It is in a similar jungle that we will live in Indochina, that we will fight, we will rest, we will carry out our action and where we will take refuge after the sabotages. We must therefore know it, know how to use it, know how to benefit from it for our food and our health. “The jungle is neutral,” Chapman says. It favors only those who love it and know it.
We quickly discover the advantages that this environment offers us for our clandestine activity:a fire cannot be seen fifty meters away, a detonation is muffled there at short distance; one can remain hidden, without being detected, to touch an enemy column. We learn to live without a trace, to soap ourselves without the water detecting our campsite downstream.
We learn to prepare hidden retreat tracks, to camouflage equipment, to install a underground radio station. We are called to live for months in the humid forest, we must live as comfortably and hygienically as possible, so we make tables, beds, even armchairs, pantry, all in bamboo.
Everyone has their own small pharmacy kit with everything they need for these urgent cases:acriflavine against burns, M.B. tablets against infections, mosquito repellent, morphine, opium and chalk pills against diarrhoea, powder against Hongkong feet, these microscopic fungi which develop in colonies between the toes, ointment against scabs, atebrin and plasmoquine against malaria...

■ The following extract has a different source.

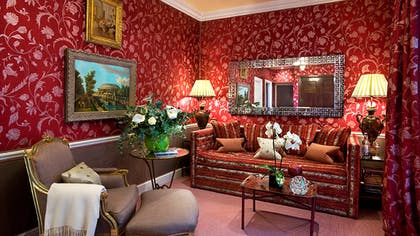 Living room | The V & A Suite | The Egerton House Hotel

We know how to act against leeches, so numerous in the humid forest, "buffalo" leeches of swamps and muddy pools, as big as a finger, or tiny bamboo leeches. The latter, which are found between 300 and 600 meters above sea level in particular, are barely thicker than a match.
They come from everywhere, from the ground, from the trees, from the vines, they float on the leaves or the wood debris of the rice fields and attack the unfortunate passer-by by the dozens.
They infiltrate through the eyelets of the shoes, through the buttonholes of the garment, they penetrate into all the natural orifices, into the nostrils, the ears. Engorged with blood, they reach the size of the little finger. The old Burmese ranger tells us how to protect yourself against it:anoint your body with soap or the juice of teak leaves; but the monsoon quickly washes everything away, so we prefer the old traditional method of Southeast Asia, the nicotine-smeared stick or the lit cigarette which makes the critter let go... when you see it.
We have trouble with certain caterpillars that weave a web so thick that you are caught in it like a real padded and rubbery net. We kill large spiders with guns. We protect our feet at night, because some butterflies lay their eggs under the skin of the toes and you find yourself in the morning in the middle of a cloud of small fat butterflies, while your feet quiver as if under the prick of dozens of sharp needles. ..
Against mosquitoes, we apply the old rules:long clothes at sunset, preventive atebrine (which gives us a yellow complexion of the most beautiful effect), head mosquito net which is tied under the neck. Against termites and ants, we build defenses... and use them to cook delicious food.
We consume a lot of ammunition to get accustomed to combat. In the forest, skirmishes sometimes last only a few moments. At the bend of a path, we can come across an enemy patrol that no noise has detected. Victory... or life is then to whoever shoots the fastest and best. Always two shots, one to force the opponent to lower his rifle, the other to kill him. Along the paths, in the trees, at the level of the bushes, there are silhouettes that suddenly stand up when we follow the route.